Photo Svilen Milev Uséo, un cabinet de conseil, a réalisé récemment une étude qui traite de l’apport et de l’usage d’Internet par les collectivités dans leurs dispositifs de dialogue avec les habitants. Les sites Internet des villes de plus de 50 000 habitants ont été étudiés, ce qui représente 137 communes. Vous pouvez vous procurer l’étude complète en remplissant un formulaire de demande.

L’étude montre que seules 4 % des villes de plus de 50 000 habitants utilisent un espace de dialogue ou un réseau social territorial. 46 % se contentent d’un formulaire de contact, 17 % ont un forum, 3 % font des appels à suggestions.

100 % des espaces de dialogue et des réseaux sociaux territoriaux sont des sites distincts. Dès lors, la question de l’articulation entre ces espaces et le site institutionnel est posée. La quasi-totalité des dispositifs en ligne installe le dialogue dans la durée sans définir d’objectif concret et de calendrier.

Créer une fonction d’animation

Uséo en profite pour donner des conseils et rappelle que développer le dialogue ne se décrète pas et nécessite de s’y préparer. L’ouverture d’un espace de dialogue ne suffit pas à générer des discussions.

Uséo rappelle qu’ouvrir un espace de dialogue implique de déléguer une fonction d’animation à des agents et de leur déléguer ainsi une partie la communication externe. On sait que cette question est particulièrement sensible pour des élus.

Capter une audience et la fidéliser ne se décrète pas. Uséo annonce que 10% des visiteurs contribuent, les 90 % restant se contentant de consulter. Ce sont des chiffres communément admis mais ils mériteraient, dans ce contexte précis, d’être vérifiés. En fonction du sujet et de la mise en scène définie, l’animateur de l’espace devra plus ou moins contrôler, relancer ou valoriser les contributions mais toujours rester maître de la situation.

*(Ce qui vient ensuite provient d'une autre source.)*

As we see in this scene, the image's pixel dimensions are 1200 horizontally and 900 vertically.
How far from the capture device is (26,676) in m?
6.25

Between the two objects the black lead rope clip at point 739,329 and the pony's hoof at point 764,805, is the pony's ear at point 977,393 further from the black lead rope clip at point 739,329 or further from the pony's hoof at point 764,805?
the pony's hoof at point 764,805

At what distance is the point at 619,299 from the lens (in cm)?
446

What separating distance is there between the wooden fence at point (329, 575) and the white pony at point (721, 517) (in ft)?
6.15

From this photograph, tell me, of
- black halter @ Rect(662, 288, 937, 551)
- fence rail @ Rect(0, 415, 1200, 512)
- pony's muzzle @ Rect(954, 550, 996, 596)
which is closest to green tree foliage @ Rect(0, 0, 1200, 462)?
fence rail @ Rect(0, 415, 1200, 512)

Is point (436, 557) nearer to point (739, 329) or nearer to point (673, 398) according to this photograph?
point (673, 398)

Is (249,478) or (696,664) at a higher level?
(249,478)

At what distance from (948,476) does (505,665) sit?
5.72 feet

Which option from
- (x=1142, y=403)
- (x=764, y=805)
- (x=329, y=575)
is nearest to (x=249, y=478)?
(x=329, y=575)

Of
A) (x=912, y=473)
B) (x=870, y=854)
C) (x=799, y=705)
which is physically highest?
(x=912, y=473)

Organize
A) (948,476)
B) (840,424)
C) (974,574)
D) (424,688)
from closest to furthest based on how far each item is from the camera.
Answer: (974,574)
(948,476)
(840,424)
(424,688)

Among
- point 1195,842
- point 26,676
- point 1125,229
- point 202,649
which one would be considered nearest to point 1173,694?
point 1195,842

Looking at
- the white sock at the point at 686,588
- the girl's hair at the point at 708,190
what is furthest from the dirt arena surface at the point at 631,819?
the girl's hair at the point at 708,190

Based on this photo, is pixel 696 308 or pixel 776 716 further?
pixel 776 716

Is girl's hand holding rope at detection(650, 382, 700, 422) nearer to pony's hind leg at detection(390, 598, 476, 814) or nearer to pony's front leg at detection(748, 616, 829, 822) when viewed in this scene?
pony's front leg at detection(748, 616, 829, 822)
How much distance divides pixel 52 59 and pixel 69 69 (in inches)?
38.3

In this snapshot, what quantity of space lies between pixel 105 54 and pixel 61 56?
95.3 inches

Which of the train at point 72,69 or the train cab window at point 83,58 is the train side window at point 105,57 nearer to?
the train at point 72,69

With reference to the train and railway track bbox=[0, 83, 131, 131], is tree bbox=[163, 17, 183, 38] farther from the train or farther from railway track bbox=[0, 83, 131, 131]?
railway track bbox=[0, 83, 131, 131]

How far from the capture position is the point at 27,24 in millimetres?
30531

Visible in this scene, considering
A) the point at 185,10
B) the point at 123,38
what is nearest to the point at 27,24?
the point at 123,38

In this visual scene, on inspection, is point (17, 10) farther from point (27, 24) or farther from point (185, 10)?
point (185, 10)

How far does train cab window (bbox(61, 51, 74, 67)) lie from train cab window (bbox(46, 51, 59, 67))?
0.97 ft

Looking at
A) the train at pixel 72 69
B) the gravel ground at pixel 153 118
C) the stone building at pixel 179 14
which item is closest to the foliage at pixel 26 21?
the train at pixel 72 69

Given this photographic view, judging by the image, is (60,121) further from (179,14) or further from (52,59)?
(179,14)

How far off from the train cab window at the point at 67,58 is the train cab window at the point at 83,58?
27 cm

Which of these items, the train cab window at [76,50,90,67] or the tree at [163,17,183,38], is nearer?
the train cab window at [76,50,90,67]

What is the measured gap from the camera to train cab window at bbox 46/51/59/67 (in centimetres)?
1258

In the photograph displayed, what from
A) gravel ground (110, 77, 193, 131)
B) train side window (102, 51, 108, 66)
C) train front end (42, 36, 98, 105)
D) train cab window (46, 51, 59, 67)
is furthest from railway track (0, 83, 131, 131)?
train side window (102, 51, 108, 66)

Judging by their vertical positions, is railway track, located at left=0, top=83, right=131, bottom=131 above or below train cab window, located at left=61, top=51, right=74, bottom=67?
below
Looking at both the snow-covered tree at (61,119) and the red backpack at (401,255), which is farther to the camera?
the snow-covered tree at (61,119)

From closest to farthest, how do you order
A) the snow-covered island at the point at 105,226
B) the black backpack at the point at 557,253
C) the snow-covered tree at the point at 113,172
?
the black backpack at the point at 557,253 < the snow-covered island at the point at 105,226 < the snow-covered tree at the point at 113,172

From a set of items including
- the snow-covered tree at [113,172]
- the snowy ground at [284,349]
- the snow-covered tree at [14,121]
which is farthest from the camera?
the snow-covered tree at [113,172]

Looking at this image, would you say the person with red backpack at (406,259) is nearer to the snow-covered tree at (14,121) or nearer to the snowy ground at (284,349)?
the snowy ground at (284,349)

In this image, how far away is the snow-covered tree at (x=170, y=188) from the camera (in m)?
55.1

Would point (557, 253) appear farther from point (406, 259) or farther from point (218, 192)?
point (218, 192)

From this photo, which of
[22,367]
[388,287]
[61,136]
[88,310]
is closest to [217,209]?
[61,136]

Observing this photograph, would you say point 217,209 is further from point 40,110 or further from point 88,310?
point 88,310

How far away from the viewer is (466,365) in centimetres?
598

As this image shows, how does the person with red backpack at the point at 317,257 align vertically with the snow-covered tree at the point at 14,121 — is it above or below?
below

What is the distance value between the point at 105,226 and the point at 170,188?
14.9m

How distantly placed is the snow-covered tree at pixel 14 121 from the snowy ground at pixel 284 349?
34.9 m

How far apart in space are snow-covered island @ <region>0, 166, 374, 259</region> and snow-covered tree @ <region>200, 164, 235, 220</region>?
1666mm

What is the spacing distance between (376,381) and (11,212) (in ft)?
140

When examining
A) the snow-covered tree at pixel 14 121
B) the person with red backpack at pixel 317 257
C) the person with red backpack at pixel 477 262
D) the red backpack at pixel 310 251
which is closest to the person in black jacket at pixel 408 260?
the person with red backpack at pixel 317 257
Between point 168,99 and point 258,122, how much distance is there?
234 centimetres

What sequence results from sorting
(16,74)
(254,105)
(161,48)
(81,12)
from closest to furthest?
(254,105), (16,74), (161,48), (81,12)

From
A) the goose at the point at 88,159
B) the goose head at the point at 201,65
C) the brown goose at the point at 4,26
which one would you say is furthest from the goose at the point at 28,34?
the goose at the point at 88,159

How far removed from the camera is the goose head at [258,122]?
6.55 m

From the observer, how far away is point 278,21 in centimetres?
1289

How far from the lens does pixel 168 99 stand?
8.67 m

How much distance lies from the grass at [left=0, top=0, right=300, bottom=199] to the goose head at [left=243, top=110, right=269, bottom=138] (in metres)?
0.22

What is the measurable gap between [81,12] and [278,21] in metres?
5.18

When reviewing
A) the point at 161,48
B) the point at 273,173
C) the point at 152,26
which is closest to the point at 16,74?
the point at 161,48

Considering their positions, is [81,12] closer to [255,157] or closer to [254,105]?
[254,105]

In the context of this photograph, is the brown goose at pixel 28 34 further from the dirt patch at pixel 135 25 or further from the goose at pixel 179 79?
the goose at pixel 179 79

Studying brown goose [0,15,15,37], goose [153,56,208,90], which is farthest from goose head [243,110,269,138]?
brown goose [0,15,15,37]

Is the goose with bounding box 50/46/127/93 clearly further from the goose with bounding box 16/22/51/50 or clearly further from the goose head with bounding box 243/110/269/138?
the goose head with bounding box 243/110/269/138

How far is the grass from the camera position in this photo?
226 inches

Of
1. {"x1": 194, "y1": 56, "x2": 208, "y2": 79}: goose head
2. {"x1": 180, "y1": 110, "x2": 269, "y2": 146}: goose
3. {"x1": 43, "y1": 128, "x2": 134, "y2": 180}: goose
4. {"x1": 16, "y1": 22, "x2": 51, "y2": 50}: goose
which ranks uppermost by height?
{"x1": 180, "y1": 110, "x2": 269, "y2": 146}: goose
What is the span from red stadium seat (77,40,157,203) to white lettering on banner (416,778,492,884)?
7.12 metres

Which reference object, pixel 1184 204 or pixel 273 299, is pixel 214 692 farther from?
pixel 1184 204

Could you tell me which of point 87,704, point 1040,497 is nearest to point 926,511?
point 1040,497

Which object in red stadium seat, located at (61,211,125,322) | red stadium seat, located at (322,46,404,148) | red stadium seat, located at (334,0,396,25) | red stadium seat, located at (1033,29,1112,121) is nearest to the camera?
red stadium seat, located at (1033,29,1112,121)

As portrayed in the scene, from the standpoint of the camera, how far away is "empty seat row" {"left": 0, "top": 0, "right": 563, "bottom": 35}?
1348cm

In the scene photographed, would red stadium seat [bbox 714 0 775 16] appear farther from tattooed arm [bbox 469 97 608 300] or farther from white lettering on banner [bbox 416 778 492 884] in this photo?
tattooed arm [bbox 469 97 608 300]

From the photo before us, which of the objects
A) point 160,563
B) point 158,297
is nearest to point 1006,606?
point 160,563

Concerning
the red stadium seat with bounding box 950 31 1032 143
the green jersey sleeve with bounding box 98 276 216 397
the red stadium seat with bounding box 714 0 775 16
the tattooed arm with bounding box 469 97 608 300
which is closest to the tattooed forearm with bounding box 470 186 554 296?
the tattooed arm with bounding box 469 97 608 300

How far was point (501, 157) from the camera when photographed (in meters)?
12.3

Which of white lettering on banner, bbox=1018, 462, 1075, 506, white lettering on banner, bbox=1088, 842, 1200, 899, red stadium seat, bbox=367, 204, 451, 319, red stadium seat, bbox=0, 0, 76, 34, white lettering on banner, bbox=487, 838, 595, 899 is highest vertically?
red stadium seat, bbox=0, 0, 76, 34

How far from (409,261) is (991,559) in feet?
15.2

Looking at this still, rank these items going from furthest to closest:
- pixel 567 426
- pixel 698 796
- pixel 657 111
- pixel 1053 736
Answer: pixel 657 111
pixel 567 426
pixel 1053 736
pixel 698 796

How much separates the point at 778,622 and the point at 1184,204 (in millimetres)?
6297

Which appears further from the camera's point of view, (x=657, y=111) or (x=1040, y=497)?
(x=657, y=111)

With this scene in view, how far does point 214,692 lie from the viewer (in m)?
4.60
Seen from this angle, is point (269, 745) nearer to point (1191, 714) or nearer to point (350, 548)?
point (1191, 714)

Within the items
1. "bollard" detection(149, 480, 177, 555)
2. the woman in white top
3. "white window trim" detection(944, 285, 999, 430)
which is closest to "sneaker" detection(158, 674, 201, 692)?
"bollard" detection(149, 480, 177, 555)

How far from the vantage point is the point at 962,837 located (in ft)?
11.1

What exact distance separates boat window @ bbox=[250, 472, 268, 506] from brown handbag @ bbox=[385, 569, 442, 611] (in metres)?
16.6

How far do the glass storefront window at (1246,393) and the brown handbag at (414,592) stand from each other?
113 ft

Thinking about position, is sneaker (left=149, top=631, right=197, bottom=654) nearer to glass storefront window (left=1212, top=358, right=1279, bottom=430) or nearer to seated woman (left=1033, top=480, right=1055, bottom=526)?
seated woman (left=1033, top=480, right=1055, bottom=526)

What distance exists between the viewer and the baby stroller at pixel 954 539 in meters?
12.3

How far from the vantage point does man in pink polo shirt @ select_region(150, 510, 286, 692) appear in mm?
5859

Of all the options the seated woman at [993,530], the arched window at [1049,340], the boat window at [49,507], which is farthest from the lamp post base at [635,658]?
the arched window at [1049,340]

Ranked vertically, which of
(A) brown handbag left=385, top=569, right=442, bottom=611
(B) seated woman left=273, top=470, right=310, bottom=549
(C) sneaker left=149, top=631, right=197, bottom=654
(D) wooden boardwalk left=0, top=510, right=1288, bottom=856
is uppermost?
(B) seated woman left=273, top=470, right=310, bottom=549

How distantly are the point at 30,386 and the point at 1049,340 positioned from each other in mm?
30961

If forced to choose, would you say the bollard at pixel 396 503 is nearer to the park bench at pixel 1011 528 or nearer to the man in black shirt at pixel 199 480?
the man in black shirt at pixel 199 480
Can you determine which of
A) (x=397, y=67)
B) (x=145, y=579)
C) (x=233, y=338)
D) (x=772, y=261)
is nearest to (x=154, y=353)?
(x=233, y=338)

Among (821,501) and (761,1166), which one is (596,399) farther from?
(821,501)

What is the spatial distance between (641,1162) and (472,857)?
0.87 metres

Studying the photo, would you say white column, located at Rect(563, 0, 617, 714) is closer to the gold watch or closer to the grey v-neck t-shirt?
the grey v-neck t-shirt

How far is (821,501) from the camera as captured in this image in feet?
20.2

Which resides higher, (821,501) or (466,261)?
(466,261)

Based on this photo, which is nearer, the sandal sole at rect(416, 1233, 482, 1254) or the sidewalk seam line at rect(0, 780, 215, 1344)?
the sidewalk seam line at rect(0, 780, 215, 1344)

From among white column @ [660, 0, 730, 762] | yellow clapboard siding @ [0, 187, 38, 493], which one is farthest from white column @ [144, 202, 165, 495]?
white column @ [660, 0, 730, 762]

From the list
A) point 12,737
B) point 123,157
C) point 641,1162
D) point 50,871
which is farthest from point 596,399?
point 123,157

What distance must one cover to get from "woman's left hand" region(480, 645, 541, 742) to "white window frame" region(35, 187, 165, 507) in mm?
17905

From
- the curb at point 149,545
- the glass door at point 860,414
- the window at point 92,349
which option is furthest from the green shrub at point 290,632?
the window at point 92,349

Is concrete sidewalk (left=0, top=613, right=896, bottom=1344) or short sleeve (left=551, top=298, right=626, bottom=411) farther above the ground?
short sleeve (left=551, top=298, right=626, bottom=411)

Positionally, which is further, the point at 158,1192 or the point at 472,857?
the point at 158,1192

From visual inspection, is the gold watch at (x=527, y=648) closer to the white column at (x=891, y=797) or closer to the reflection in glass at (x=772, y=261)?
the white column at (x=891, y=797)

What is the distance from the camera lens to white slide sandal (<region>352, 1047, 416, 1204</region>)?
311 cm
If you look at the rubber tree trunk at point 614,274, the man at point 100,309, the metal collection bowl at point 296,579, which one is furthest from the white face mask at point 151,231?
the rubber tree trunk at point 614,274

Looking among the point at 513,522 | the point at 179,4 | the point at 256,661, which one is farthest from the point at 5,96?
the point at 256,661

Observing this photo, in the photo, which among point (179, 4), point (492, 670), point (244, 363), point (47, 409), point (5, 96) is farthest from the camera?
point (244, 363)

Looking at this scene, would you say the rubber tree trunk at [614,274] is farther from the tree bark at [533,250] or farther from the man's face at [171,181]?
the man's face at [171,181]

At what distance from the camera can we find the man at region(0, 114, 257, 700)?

Anonymat et facilité d’accès

L’anonymat reste la pratique majoritaire. Cela s’explique par le fait que les internautes craignent de laisser des traces. Mais cet anonymat produit également un effet secondaire pénalisant, puisqu’il déresponsabilise les contributeurs. Uséo propose l'anonymat partiel (prénom, initiale du nom et photo). Les personnes sont reconnues par leur entourage, mais restent des anonymes sur Internet. Uséo précise aussi que cela favorise les rencontres entre habitants.

On peut douter de l’intérêt d’une telle solution, qui ne garantit ni l’anonymat ni la personnalisation des participants.

Uséo rappelle qu’un visiteur doit pouvoir participer sans lire de mode d’emploi ou avoir une expérience utilisateur forte. Cette affirmation vaut de façon générale pour tout site Internet participatif ou pas. La facilité d’accès est une exigence absolue.



Définir une stratégie, assurer la qualité de la mise en œuvre

Le dossier d’Uséo est particulièrement complet et donne des pistes de réflexion intéressantes. Il est cependant essentiel de rappeler que mettre en place une démarche de dialogue dans une commune ne dépend pas seulement des outils. Un système mal pensé au départ peut avoir des conséquences graves sur la communication de la municipalité et le ressenti de la population. Mettre en place un espace de dialogue nécessite une réflexion approfondie, quant aux moyens à mettre en œuvre. C’est grâce à la qualité de cette mise en place que les résultats obtenus seront à la hauteur des attentes.